So Jeremy came back and entertained Grim and me with a burlesque account of the interview, after whispering to Narayan Singh to give the alarm in the event of Yussuf Dakmar returning forward to spy on us. Grim put the doped whisky into his valise after a sniff at it, instead of throwing it out of the window at my suggestion; and after a suitable interval he went out in the part of the Turk to look for the imaginary beautiful Armenian. Then I gave Jeremy the fake letter back, and went to sleep.
So it's no use asking me what the country looks like between Ludd and Haifa. I didn't even wake up to see the Lake of Tiberias, Sea of Galilee, or Bahr Tubariya, as it is variously called. A rather common sickness is what Sir Richard Burton called Holylanditis and I've had it, as well as the croup and measles in my youth. Some folk never recover from it, and to them a rather ordinary sheet of water and ugly modern villages built on ruins look like the pictures that an opium smoker sees.

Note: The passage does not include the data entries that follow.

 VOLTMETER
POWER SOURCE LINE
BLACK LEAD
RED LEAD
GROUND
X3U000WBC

The ruins and the history do interest me, but you can't see them from the train, and after a night without sleep there seemed to me something more profitable in view than to hang from a window and buy fish that undoubtedly had once swum in Galilee water, but that cost a most unrighteous price and stank as if straight from a garbage heap.

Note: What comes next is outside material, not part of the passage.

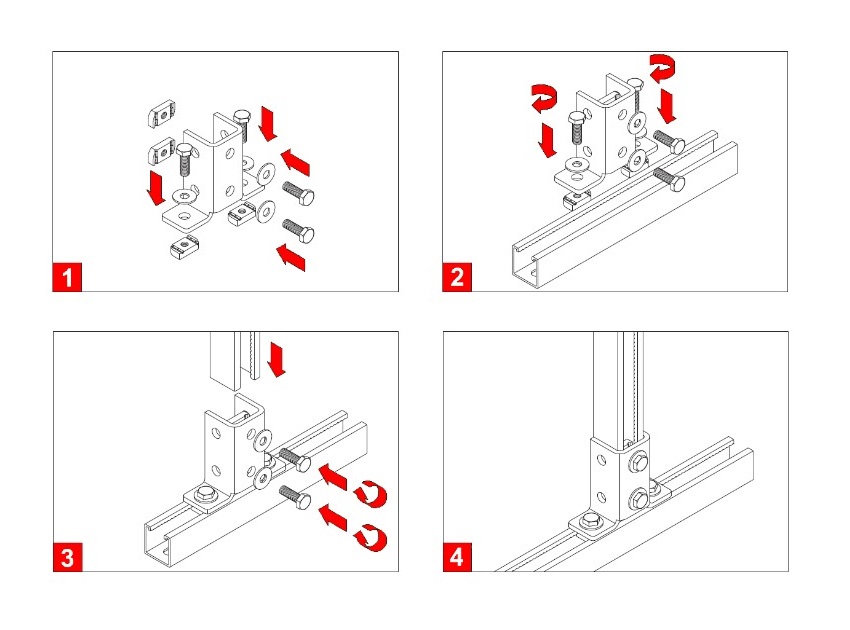 1

2

3

4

The whole train reeked of putrid fish when we reached Haifa in the evening, in time to watch the sun go down across the really glorious Bay of Acre.
CHAPTER IX
"The rest will be simple!"
Haifa was crowded with Syrians of all sorts, and there were two or three staff officers in the uniform of Feisul's army lounging on the platform, who conned new arrivals with a sort of childlike solicitude, as if by looking in a man's face they could judge whether he was friendly to their cause or not. Mabel had wired to her friend, and was met at the station, so we had nothing to worry over for the present on her score. Our own troubles began when we reached the only hotel and found it crowded. The proprietor, a little wizened, pockmarked Arab in a black alpaca jacket and yellow pants, with a tarboosh balanced forward at a pessimistic angle, suggested that there might be guests in the hotel who would let us share their beds…
"Although there will be no reduction of the price to either party in that event," he hastened to explain.
It was a wonder of an hotel. You could smell the bugs and the sanitary arrangements from the front-door step, and although the whole place had been lime-washed, dirt from all over the Near East was accumulating on the dead white, making it look leprous and depressing.
The place fronted on a main street, with its back toward the Bay of Acre at a point where scavengers used the beach for a dumping place. There was a hostel of British officers about a mile away, where Grim might have been able to procure beds for the whole party; but I noticed no less than five men who followed us up from the station and seemed to be keeping a watchful eye on Yussuf Dakmar and it was a sure bet that if we should show our hands so far as to mess with British officers, the train next day would be packed with men to whom murder would be simple amusement.